As reported lately, the appropriately modified conditioning regimen can successfully improve the outcomes of class 3 recipients [30]. For the impaired heart and liver functions of class 3 recipients, these patients had difficulty tolerating the intensified conditioning regimen that was previously recommended [31,32,33]. The BUCYATG + Flu + Hu conditioning regimen has been performed since 2001. This modified protocol in the retrospective cohort has shown improvements in disease-free survival and reductions of treatment-related mortality in high-risk patients. Before transplantation, patients, especially those who tended to be high risk, strongly required regular transfusions and iron chelation, which tend to reduce extramedullary hematopoiesis. Unlike in Protocal 26 reported by Sodani et al. from Italy [26], granulocyte colony-stimulating factor, erythropoietin and growth factor were not provided to recipients due to the inconvenient procedures. By contrast, the comparably shorter courses of Hu and Aza prevented outpatient infections and severe liver damage. This new and simple conditioning regimen should be promoted, and further study should be conducted to conclusively demonstrate its efficiency and safety.

Previous studies recommended intensified conditioning regimens for Asian populations. Increasing the dose of Bu to 20 mg/kg [34] and the addition of Mel and TT [13] both helped to decrease the rejection rate. Those conditioning regimens that were not sufficiently intensified were not able to maximally eliminate marrow and extramedullary hematopoiesis, which might explain why the BUCYATG conditioning regimen did not achieve the highest TFS among the three groups. The recipient’s T lymphocytes, which may be responsible for the rejection of a donor’s grafted cells, are effectively depleted by ATG, but the value of including ATG in conditioning regimens is still controversial [17, 19, 26, 27, 35,36,37]. In the present study, all but two patients accepted ATG-containing conditioning regimens for the most intensive depletion of recipient T lymphocytes without the use of other T cell-depleting agents. The use of ATG in HSCT from different donors and different types of grafts should be further investigated, and designing an accurate regimen for each individual would be an important step toward successful HSCT.

In conclusion, in HLA-matched HSCT for β-TM performed between 1998 and 2009, probabilities of 5-year accumulated OS and TFS found in this study were 83.1 ± 6.9 and 67.3 ± 7.9%, respectively. GF was the main cause of transplantation failure, especially in UCBT. UCBT from related donors did not produce favorable TFS. For patients with β-TM in mainland China, a variety of factors affecting OS and TFS after HSCT seem to exist.

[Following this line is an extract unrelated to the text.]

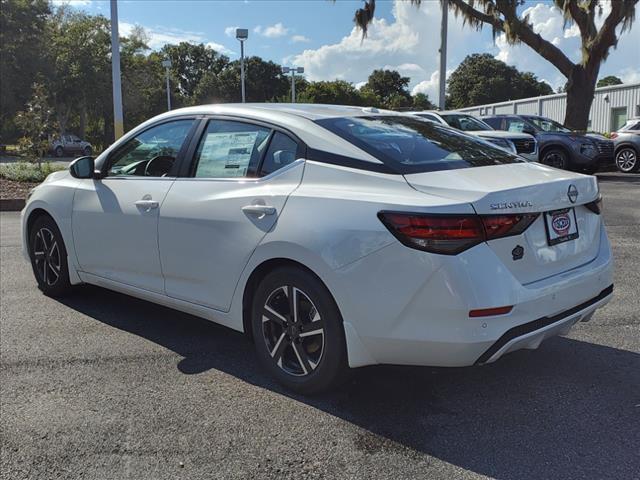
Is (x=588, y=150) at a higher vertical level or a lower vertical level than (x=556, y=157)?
higher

A suitable conditioning regimen is a key factor for the success of HSCT. The modified myeloablative regimen of BUCYATG + Flu + Hu warrants further clinical study, and the combined transplantation of UCB and BM could improve the prognosis of UCBT. However, this was a non-prospective and non-randomized study, and the conditioning regimens and GVHD prophylaxis were too heterogeneous to allow robust conclusions. We strongly recommend conducting a prospective randomized clinical trial to evaluate risk factors and the new protocols. We also recommend increased attention to be directed toward the quality of life of post-HSCT patients.